You have ‘treaties’ that give you stakes in companies in exchange for airtime.
We do not compromise editorial. If you want to compromise content, you don’t need the torchlight of a private treaty to do it. It need not show on your books either. We do have a policy of private treaties, but what is wrong with a business plan that monetises our media reach? What difference does it make if we pay for a stake in a company in cash or kind? It is true that the companies we invest in get access. It is also true they may try and influence us, but that is the occupational hazard every journalist faces.

You have grown quietly and rapidly…
We are self-made professionals. We are close to a Rs 1,200 crore if we factor in the value of the films on the production floor. But the tag of a small company, the initial perception, has stuck to us. We fancy ourselves as the guerrillas of the media industry, successful guerrillas.

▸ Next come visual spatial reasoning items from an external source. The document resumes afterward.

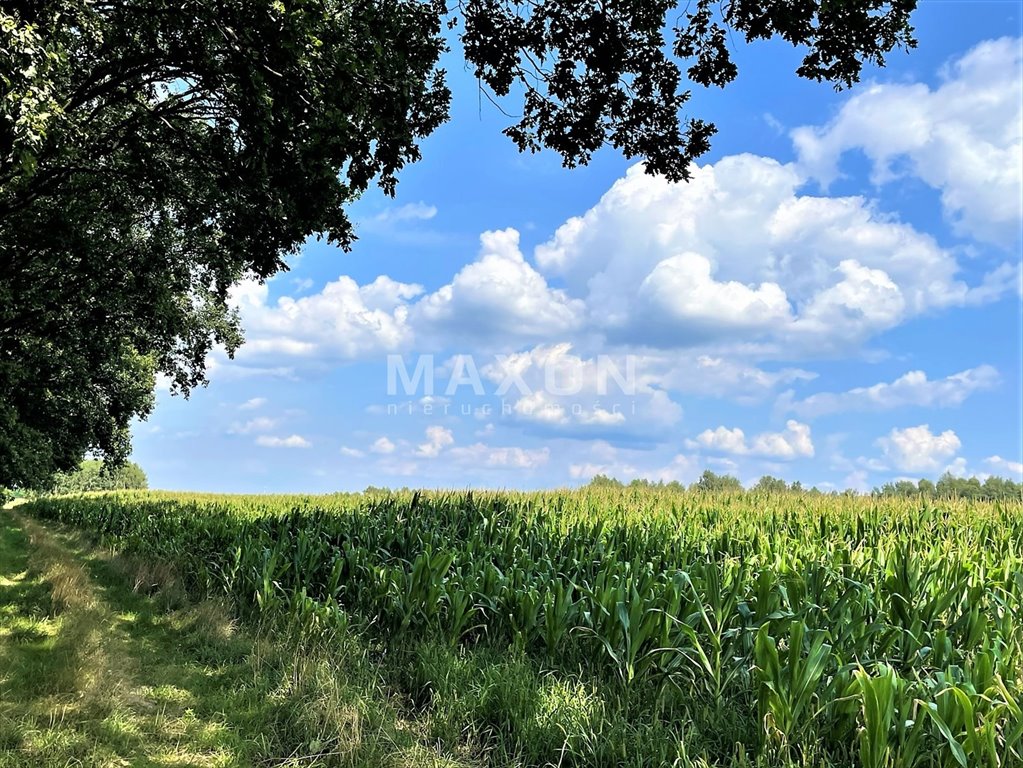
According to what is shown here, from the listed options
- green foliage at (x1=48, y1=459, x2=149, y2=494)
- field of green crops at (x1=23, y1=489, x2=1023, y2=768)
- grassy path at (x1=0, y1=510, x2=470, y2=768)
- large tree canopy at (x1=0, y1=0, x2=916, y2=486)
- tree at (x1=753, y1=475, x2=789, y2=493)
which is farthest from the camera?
green foliage at (x1=48, y1=459, x2=149, y2=494)

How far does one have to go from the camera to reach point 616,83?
28.0 feet

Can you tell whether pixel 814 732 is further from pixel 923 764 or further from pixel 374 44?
pixel 374 44

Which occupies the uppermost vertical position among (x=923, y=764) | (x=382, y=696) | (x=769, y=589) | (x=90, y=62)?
(x=90, y=62)

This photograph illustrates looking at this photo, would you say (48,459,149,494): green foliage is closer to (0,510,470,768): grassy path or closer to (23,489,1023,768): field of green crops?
(0,510,470,768): grassy path

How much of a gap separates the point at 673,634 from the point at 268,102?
690cm

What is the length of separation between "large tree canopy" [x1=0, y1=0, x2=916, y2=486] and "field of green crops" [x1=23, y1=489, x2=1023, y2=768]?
5.24m

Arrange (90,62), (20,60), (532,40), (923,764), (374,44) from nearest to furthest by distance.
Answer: (923,764) → (20,60) → (374,44) → (532,40) → (90,62)

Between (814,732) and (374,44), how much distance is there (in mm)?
7592

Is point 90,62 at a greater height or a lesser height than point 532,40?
greater

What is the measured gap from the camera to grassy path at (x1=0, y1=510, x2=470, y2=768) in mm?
4203

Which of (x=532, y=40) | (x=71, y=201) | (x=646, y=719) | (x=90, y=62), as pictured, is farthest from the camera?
(x=71, y=201)

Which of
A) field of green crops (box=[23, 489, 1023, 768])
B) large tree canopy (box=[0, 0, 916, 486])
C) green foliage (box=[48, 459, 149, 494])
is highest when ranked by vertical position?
large tree canopy (box=[0, 0, 916, 486])

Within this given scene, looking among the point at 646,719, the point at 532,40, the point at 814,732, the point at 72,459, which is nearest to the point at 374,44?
the point at 532,40

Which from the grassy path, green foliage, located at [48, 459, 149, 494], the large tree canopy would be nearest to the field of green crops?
the grassy path
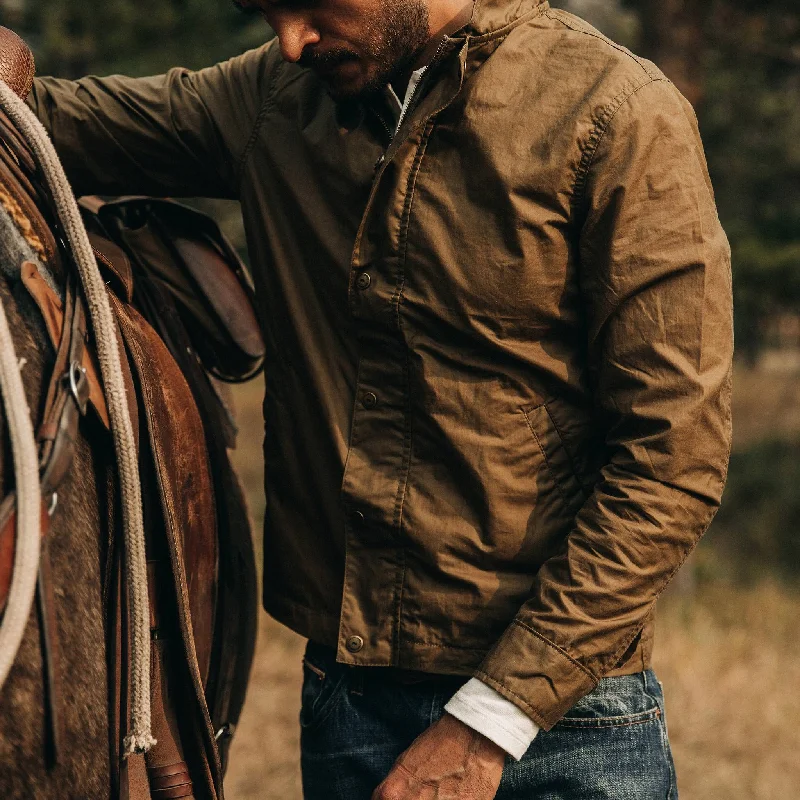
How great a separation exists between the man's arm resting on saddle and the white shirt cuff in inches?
0.6

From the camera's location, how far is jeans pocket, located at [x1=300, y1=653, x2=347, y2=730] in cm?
187

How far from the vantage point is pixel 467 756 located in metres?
1.55

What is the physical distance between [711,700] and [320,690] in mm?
3455

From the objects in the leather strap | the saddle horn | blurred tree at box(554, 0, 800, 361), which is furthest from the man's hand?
blurred tree at box(554, 0, 800, 361)

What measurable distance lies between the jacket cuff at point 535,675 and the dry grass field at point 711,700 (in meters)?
2.80

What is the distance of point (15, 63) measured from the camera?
1541 millimetres

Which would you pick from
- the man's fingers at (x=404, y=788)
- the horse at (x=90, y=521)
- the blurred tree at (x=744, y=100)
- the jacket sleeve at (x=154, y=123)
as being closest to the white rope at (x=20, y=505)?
the horse at (x=90, y=521)

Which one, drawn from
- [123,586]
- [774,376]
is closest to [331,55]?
[123,586]

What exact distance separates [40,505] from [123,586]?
0.86 feet

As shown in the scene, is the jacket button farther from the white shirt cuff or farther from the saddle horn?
the saddle horn

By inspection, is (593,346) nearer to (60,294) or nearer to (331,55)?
(331,55)

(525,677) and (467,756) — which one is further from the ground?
(525,677)

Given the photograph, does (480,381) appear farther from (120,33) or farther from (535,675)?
(120,33)

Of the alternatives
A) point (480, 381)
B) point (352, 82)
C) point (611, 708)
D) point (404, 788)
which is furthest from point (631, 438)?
point (352, 82)
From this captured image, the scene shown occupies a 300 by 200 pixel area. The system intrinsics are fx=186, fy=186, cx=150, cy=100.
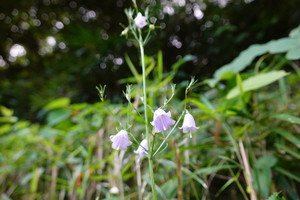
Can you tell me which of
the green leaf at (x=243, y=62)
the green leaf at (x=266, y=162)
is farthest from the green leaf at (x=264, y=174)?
the green leaf at (x=243, y=62)

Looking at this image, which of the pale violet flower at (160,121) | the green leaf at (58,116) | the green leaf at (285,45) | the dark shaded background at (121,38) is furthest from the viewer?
the dark shaded background at (121,38)

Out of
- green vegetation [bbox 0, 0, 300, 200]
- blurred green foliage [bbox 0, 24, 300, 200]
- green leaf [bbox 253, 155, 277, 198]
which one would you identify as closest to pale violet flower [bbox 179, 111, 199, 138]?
green vegetation [bbox 0, 0, 300, 200]

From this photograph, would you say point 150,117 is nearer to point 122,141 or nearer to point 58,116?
point 122,141

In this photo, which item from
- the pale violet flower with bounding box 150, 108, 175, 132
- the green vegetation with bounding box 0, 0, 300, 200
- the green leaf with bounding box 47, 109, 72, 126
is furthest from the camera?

The first time we saw money was in the year 2000 when we did the IPO. I still remember the date — 14 February — as it was the day when the Sensex hit the highest. We managed to raise Rs 55 crore.

Your senior colleagues have stuck by you when poaching is rampant.
I have always considered myself primarily a journalist. We have invested in our people through ESOPs and stakes. We have worked hard to retain people such as Senthil and Udayan.